» **Information supplied**
....................
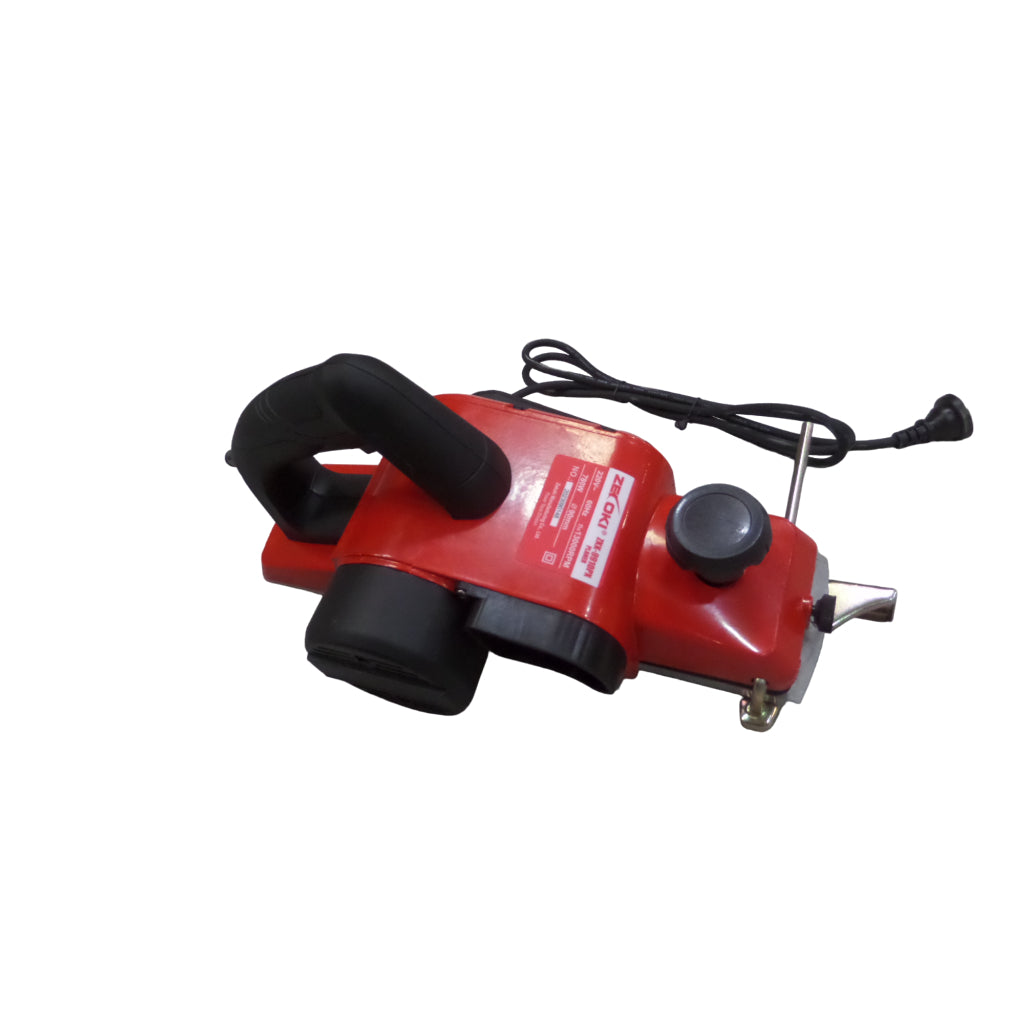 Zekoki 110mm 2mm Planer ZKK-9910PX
....................
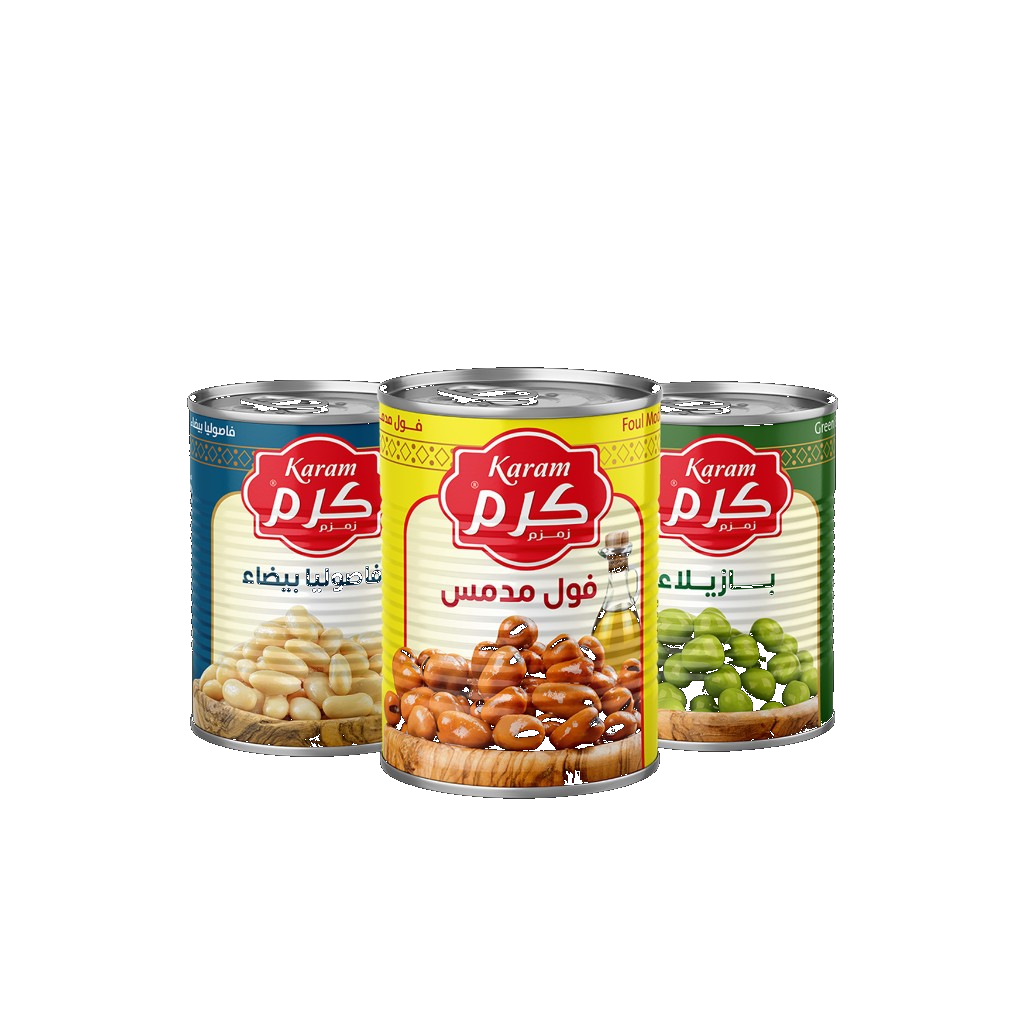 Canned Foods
....................
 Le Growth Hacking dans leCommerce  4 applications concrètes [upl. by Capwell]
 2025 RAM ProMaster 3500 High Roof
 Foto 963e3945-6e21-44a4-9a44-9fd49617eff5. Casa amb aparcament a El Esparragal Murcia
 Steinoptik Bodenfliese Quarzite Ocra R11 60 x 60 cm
....................
» **What is expected**
Among the entries above, the line containing "Le Growth Hacking", the line containing "Steinoptik Bodenfliese Quarzite", and all lines between them are to be restated word for word; nothing else belongs in the reply.

» **Reply**
 Le Growth Hacking dans leCommerce  4 applications concrètes [upl. by Capwell]
 2025 RAM ProMaster 3500 High Roof
 Foto 963e3945-6e21-44a4-9a44-9fd49617eff5. Casa amb aparcament a El Esparragal Murcia
 Steinoptik Bodenfliese Quarzite Ocra R11 60 x 60 cm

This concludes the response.